One of humanism’s great unreconciled paradoxes is its take on animals. On the one hand, our discoveries have made it blindingly obvious that we are they. On the other hand, the more we learn about animals as objects of study, the more we realize that other living things are fundamentally unknowable. This is why the zookeepers at the Cincinnati Zoo came to the grim conclusion that, as Harambe poked and thrashed that fragile three-year-old boy around, they had to shoot him dead. They just didn’t know what he was thinking, what he would do. The grimmer moral calculus of zoos forces us to articulate, if not in word then in deed, that a human life is worth more than a gorilla’s.

We tend to think of animals as discrete entities. They occupy a quasi-category between object and person. With some animals, we have long-standing relationships, relationships we might consider intimate. It’s not at all clear whether it was we who domesticated dogs or the other way around. With dogs, unlike gorillas, there’s the semblance of an equitable pact, if not pack. But with others, it’s all too easy, for reasons obvious (dinner time) and subtle (that pernicious solipsism), to shunt most animals over to the object end of the spectrum.

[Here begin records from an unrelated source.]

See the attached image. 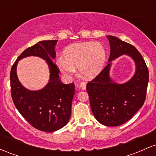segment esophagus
<instances>
[{
  "label": "esophagus",
  "instance_id": "1",
  "mask_svg": "<svg viewBox=\"0 0 156 156\" xmlns=\"http://www.w3.org/2000/svg\"><path fill=\"white\" fill-rule=\"evenodd\" d=\"M80 87L82 90H85L86 88H87V84H86L85 82H81V83H80Z\"/></svg>",
  "mask_w": 156,
  "mask_h": 156
}]
</instances>
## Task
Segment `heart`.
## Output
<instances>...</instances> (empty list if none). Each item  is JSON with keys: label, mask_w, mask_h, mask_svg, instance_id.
Wrapping results in <instances>:
<instances>
[{"label": "heart", "mask_w": 156, "mask_h": 156, "mask_svg": "<svg viewBox=\"0 0 156 156\" xmlns=\"http://www.w3.org/2000/svg\"><path fill=\"white\" fill-rule=\"evenodd\" d=\"M106 51L101 43L87 42L67 46L63 58H58L56 64L65 76L71 77L78 67L80 75L87 80L98 77L104 69Z\"/></svg>", "instance_id": "1"}]
</instances>
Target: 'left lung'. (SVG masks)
Wrapping results in <instances>:
<instances>
[{
	"label": "left lung",
	"mask_w": 156,
	"mask_h": 156,
	"mask_svg": "<svg viewBox=\"0 0 156 156\" xmlns=\"http://www.w3.org/2000/svg\"><path fill=\"white\" fill-rule=\"evenodd\" d=\"M111 53L108 64L102 73L87 85L91 108L96 119L105 126H119L131 119L144 104L149 73L141 53L134 46L114 36H107ZM126 55L135 63L132 78L118 84L110 76L112 61Z\"/></svg>",
	"instance_id": "8db88e82"
}]
</instances>
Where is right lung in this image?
Instances as JSON below:
<instances>
[{
    "label": "right lung",
    "mask_w": 156,
    "mask_h": 156,
    "mask_svg": "<svg viewBox=\"0 0 156 156\" xmlns=\"http://www.w3.org/2000/svg\"><path fill=\"white\" fill-rule=\"evenodd\" d=\"M58 40L41 41L27 48L19 55L10 73L11 92L15 107L32 126L44 132H53L65 126L71 116L75 84H64L59 69L53 64ZM38 56L46 60L50 72L49 81L39 90H29L22 85L16 74L20 60Z\"/></svg>",
    "instance_id": "right-lung-1"
}]
</instances>
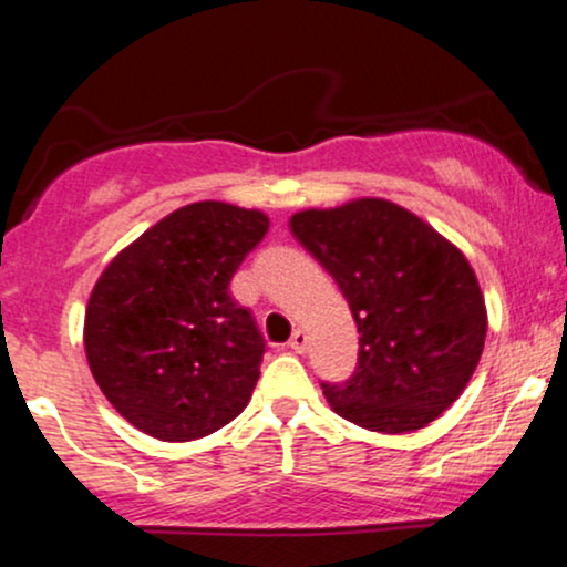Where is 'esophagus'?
I'll return each instance as SVG.
<instances>
[{"label":"esophagus","mask_w":567,"mask_h":567,"mask_svg":"<svg viewBox=\"0 0 567 567\" xmlns=\"http://www.w3.org/2000/svg\"><path fill=\"white\" fill-rule=\"evenodd\" d=\"M288 347H290L292 351H296V354H303V351L309 349V336H306V330L298 328L296 333H292V338H290Z\"/></svg>","instance_id":"esophagus-1"}]
</instances>
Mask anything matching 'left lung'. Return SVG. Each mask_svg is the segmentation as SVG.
Here are the masks:
<instances>
[{"mask_svg":"<svg viewBox=\"0 0 567 567\" xmlns=\"http://www.w3.org/2000/svg\"><path fill=\"white\" fill-rule=\"evenodd\" d=\"M290 231L336 279L360 330L351 379L322 383L330 408L383 434L432 424L464 392L485 347V298L464 252L375 197L296 213Z\"/></svg>","mask_w":567,"mask_h":567,"instance_id":"left-lung-1","label":"left lung"}]
</instances>
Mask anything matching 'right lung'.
<instances>
[{
  "instance_id": "add662e5",
  "label": "right lung",
  "mask_w": 567,
  "mask_h": 567,
  "mask_svg": "<svg viewBox=\"0 0 567 567\" xmlns=\"http://www.w3.org/2000/svg\"><path fill=\"white\" fill-rule=\"evenodd\" d=\"M266 231L261 210L194 202L143 231L97 277L84 354L135 429L165 442L199 440L250 402L266 343L229 282Z\"/></svg>"
}]
</instances>
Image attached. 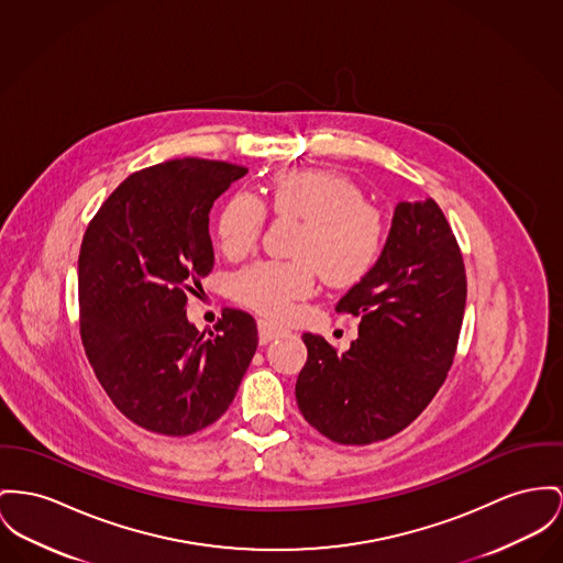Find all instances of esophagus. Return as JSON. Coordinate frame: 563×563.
I'll list each match as a JSON object with an SVG mask.
<instances>
[{
	"mask_svg": "<svg viewBox=\"0 0 563 563\" xmlns=\"http://www.w3.org/2000/svg\"><path fill=\"white\" fill-rule=\"evenodd\" d=\"M282 335H286L284 329H279V327H275V324H271L266 320L258 322V339H261L263 345L268 343V341H273V339L282 338Z\"/></svg>",
	"mask_w": 563,
	"mask_h": 563,
	"instance_id": "34e87169",
	"label": "esophagus"
}]
</instances>
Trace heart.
Here are the masks:
<instances>
[{
    "instance_id": "heart-1",
    "label": "heart",
    "mask_w": 563,
    "mask_h": 563,
    "mask_svg": "<svg viewBox=\"0 0 563 563\" xmlns=\"http://www.w3.org/2000/svg\"><path fill=\"white\" fill-rule=\"evenodd\" d=\"M264 202L282 218L300 220L290 263L250 264L236 273L232 295L271 320L290 316L295 302L316 288V271L329 286H352L374 266L384 224L361 188L324 168H292L275 175ZM266 222L263 200L247 191L230 196L218 216V241L228 258L250 254Z\"/></svg>"
}]
</instances>
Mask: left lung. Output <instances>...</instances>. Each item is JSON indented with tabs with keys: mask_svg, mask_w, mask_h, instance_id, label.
<instances>
[{
	"mask_svg": "<svg viewBox=\"0 0 563 563\" xmlns=\"http://www.w3.org/2000/svg\"><path fill=\"white\" fill-rule=\"evenodd\" d=\"M465 297L463 256L438 202H399L379 258L335 307L361 320L358 338L338 354L302 335L295 393L305 420L350 446L406 429L446 379Z\"/></svg>",
	"mask_w": 563,
	"mask_h": 563,
	"instance_id": "left-lung-1",
	"label": "left lung"
}]
</instances>
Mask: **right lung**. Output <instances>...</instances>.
Wrapping results in <instances>:
<instances>
[{"label": "right lung", "mask_w": 563, "mask_h": 563, "mask_svg": "<svg viewBox=\"0 0 563 563\" xmlns=\"http://www.w3.org/2000/svg\"><path fill=\"white\" fill-rule=\"evenodd\" d=\"M247 168L184 157L130 175L100 207L78 254L80 338L117 410L162 435H191L232 404L258 347L250 313L216 333L188 320L213 268L209 213Z\"/></svg>", "instance_id": "obj_1"}]
</instances>
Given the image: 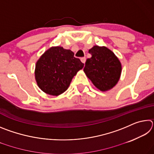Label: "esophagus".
<instances>
[{
  "label": "esophagus",
  "instance_id": "1",
  "mask_svg": "<svg viewBox=\"0 0 154 154\" xmlns=\"http://www.w3.org/2000/svg\"><path fill=\"white\" fill-rule=\"evenodd\" d=\"M85 60H86V58H81V61H82V63H83V64H85Z\"/></svg>",
  "mask_w": 154,
  "mask_h": 154
}]
</instances>
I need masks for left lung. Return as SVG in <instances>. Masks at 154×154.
Instances as JSON below:
<instances>
[{"mask_svg":"<svg viewBox=\"0 0 154 154\" xmlns=\"http://www.w3.org/2000/svg\"><path fill=\"white\" fill-rule=\"evenodd\" d=\"M88 51L92 57L85 62V74L99 90H110L120 79V61L111 49L105 46L94 45Z\"/></svg>","mask_w":154,"mask_h":154,"instance_id":"obj_1","label":"left lung"}]
</instances>
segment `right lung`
<instances>
[{"label": "right lung", "instance_id": "right-lung-1", "mask_svg": "<svg viewBox=\"0 0 154 154\" xmlns=\"http://www.w3.org/2000/svg\"><path fill=\"white\" fill-rule=\"evenodd\" d=\"M83 66L70 49L51 47L36 62L35 80L43 92L58 96L69 88L72 78Z\"/></svg>", "mask_w": 154, "mask_h": 154}]
</instances>
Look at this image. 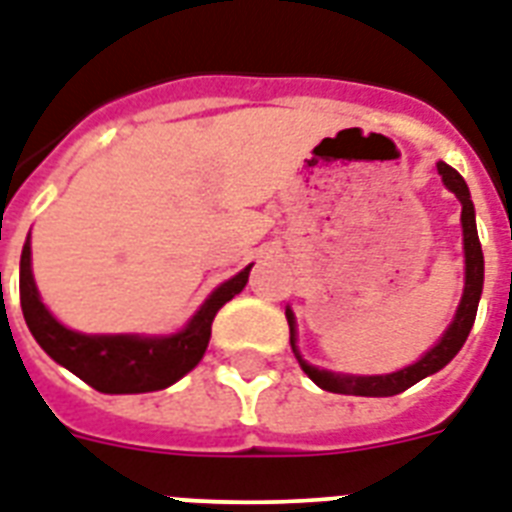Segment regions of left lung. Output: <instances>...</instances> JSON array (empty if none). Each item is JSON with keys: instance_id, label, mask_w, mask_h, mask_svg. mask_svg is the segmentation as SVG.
<instances>
[{"instance_id": "left-lung-1", "label": "left lung", "mask_w": 512, "mask_h": 512, "mask_svg": "<svg viewBox=\"0 0 512 512\" xmlns=\"http://www.w3.org/2000/svg\"><path fill=\"white\" fill-rule=\"evenodd\" d=\"M438 175L444 180L449 191L460 199L462 204V241H465V292H462L460 308L454 313V321L444 332V337L425 353V356L412 366H404L393 374H372V377H358V374H335L319 366H311L300 353H297V324L295 313L287 308V321H289V342L295 350L297 361L303 366V372L311 377L319 388L329 390V393H345V396H396L404 393L406 388H412L414 382L425 380L428 374H436L438 369H444L452 361L460 348L468 340L473 321H476L478 300L484 292V252H481V241H478L476 231V209L470 201L468 183L462 180V175L449 164L438 162Z\"/></svg>"}]
</instances>
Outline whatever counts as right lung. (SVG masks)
Segmentation results:
<instances>
[{
	"instance_id": "add662e5",
	"label": "right lung",
	"mask_w": 512,
	"mask_h": 512,
	"mask_svg": "<svg viewBox=\"0 0 512 512\" xmlns=\"http://www.w3.org/2000/svg\"><path fill=\"white\" fill-rule=\"evenodd\" d=\"M249 268L252 265L220 284L175 335H82L63 327L44 308L31 273V241L26 239L20 255V308L44 353L74 372L79 380L100 393H151L170 388L172 382L199 364L209 345L215 313L247 287Z\"/></svg>"
}]
</instances>
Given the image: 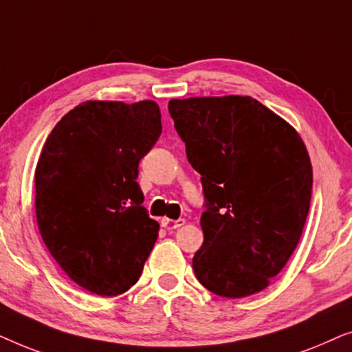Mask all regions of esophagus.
I'll list each match as a JSON object with an SVG mask.
<instances>
[{
	"mask_svg": "<svg viewBox=\"0 0 352 352\" xmlns=\"http://www.w3.org/2000/svg\"><path fill=\"white\" fill-rule=\"evenodd\" d=\"M184 223H186L184 219H168V218L162 219V226H163V228H165V229H168V230H173V229L181 228V226H184Z\"/></svg>",
	"mask_w": 352,
	"mask_h": 352,
	"instance_id": "34e87169",
	"label": "esophagus"
}]
</instances>
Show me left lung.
<instances>
[{"mask_svg": "<svg viewBox=\"0 0 352 352\" xmlns=\"http://www.w3.org/2000/svg\"><path fill=\"white\" fill-rule=\"evenodd\" d=\"M168 110L204 186L197 278L224 298L264 290L295 252L309 213L305 142L250 96L171 99Z\"/></svg>", "mask_w": 352, "mask_h": 352, "instance_id": "8db88e82", "label": "left lung"}]
</instances>
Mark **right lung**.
<instances>
[{
	"label": "right lung",
	"instance_id": "right-lung-1",
	"mask_svg": "<svg viewBox=\"0 0 352 352\" xmlns=\"http://www.w3.org/2000/svg\"><path fill=\"white\" fill-rule=\"evenodd\" d=\"M160 134L153 100H86L43 146L38 229L62 271L85 290L117 296L141 277L160 226L142 206L138 166Z\"/></svg>",
	"mask_w": 352,
	"mask_h": 352
}]
</instances>
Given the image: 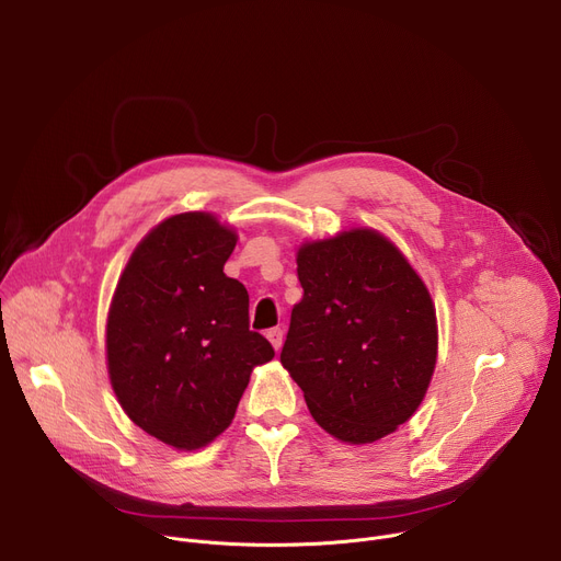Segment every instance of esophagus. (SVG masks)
Segmentation results:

Nevertheless, an animal is an organism, a complex aggregation of cells tightly coupled to a particular environment. That environment is both social and physical. The subspecies Gorilla gorilla gorilla is known as the Western lowland gorilla for a reason. It’s native to the western lowlands of central Africa. The Western lowland gorilla belongs to and belongs in the western lowlands.

Dr. de Waal says enthusiastically that gorillas “like to work on computers”. As we amuse ourselves by gawping at them in simulations of their native habitat, we can try to amuse these gorillas with computer games. But a gorilla, a complex organism tightly coupled to an environment, is only the shadow of its authentic self in a zoo. If we project the human value of dignity on our cousins, to grant them their dignity, the least we could do is leave them alone where they are.

To accomplish that, though, we must undertake a monumental reckoning. We must resolve whether to carry on sacrificing all kinds of beasts at the altars of our fierce gods.